Copy the data below word for word, from the very start down to and including the line that contains "What is the title of the x".

○ ○ ○

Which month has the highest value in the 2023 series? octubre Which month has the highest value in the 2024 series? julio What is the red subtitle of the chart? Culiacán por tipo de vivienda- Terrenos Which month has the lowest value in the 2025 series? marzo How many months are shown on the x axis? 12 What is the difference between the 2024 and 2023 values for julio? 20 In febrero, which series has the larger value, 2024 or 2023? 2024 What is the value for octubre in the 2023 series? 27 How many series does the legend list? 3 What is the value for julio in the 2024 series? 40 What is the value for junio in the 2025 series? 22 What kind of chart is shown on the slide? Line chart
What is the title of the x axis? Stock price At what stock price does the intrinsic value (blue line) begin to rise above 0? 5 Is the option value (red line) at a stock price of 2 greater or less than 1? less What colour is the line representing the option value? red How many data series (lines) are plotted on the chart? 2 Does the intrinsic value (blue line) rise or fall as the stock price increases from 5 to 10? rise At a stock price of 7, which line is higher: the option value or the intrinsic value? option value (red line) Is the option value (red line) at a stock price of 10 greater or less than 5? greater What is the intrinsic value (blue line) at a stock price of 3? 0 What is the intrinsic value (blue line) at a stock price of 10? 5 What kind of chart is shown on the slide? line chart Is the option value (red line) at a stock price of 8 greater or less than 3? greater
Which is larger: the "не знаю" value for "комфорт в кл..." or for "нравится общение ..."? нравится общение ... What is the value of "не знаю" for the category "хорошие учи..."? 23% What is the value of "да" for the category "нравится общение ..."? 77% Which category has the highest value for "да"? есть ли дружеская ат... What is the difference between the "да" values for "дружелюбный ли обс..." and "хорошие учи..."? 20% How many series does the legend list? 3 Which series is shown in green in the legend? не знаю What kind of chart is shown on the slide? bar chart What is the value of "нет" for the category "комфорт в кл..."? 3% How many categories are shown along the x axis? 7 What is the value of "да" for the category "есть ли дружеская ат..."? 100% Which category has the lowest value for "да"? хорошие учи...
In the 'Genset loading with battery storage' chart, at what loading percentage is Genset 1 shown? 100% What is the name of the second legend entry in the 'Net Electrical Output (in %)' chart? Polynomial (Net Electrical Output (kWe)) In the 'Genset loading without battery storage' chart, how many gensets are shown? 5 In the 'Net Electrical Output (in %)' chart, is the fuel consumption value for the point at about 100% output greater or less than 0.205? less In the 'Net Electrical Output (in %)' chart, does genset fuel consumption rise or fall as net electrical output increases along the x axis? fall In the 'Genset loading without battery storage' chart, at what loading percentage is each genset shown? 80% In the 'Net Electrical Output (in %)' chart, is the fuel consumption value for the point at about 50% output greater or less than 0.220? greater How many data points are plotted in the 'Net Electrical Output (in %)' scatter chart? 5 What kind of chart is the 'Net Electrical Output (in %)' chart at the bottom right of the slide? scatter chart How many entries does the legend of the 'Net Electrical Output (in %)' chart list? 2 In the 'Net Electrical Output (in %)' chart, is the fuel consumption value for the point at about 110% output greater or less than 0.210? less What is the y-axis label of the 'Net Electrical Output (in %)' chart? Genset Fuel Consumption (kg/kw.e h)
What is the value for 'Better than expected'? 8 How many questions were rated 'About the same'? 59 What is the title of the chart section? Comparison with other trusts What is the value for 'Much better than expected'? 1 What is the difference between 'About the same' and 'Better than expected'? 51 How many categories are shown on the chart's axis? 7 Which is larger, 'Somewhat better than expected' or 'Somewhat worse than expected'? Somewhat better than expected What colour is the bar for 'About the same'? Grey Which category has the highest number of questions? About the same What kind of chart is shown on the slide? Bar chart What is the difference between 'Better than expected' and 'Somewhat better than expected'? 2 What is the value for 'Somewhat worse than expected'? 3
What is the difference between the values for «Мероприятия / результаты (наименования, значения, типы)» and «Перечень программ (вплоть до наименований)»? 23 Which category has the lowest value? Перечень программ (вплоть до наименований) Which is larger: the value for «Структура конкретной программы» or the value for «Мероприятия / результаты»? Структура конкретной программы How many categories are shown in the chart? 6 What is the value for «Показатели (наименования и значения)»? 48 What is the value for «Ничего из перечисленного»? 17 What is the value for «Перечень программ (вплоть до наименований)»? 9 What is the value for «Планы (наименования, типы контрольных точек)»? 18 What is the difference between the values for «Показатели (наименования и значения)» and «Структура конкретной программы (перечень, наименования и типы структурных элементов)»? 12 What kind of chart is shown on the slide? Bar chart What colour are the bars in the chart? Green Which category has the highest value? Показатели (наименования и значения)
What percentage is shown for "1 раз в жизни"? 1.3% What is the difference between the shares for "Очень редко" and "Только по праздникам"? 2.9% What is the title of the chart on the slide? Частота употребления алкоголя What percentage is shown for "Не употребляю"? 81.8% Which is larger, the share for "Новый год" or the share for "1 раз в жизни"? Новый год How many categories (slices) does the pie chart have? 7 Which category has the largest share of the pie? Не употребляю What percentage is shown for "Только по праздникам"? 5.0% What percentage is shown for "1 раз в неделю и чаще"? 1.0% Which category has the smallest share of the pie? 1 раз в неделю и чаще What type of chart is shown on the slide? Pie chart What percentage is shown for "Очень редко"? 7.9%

○ ○ ○

• The answer
Which month has the highest value in the 2023 series? octubre Which month has the highest value in the 2024 series? julio What is the red subtitle of the chart? Culiacán por tipo de vivienda- Terrenos Which month has the lowest value in the 2025 series? marzo How many months are shown on the x axis? 12 What is the difference between the 2024 and 2023 values for julio? 20 In febrero, which series has the larger value, 2024 or 2023? 2024 What is the value for octubre in the 2023 series? 27 How many series does the legend list? 3 What is the value for julio in the 2024 series? 40 What is the value for junio in the 2025 series? 22 What kind of chart is shown on the slide? Line chart
What is the title of the x axis? Stock price At what stock price does the intrinsic value (blue line) begin to rise above 0? 5 Is the option value (red line) at a stock price of 2 greater or less than 1? less What colour is the line representing the option value? red How many data series (lines) are plotted on the chart? 2 Does the intrinsic value (blue line) rise or fall as the stock price increases from 5 to 10? rise At a stock price of 7, which line is higher: the option value or the intrinsic value? option value (red line) Is the option value (red line) at a stock price of 10 greater or less than 5? greater What is the intrinsic value (blue line) at a stock price of 3? 0 What is the intrinsic value (blue line) at a stock price of 10? 5 What kind of chart is shown on the slide? line chart Is the option value (red line) at a stock price of 8 greater or less than 3? greater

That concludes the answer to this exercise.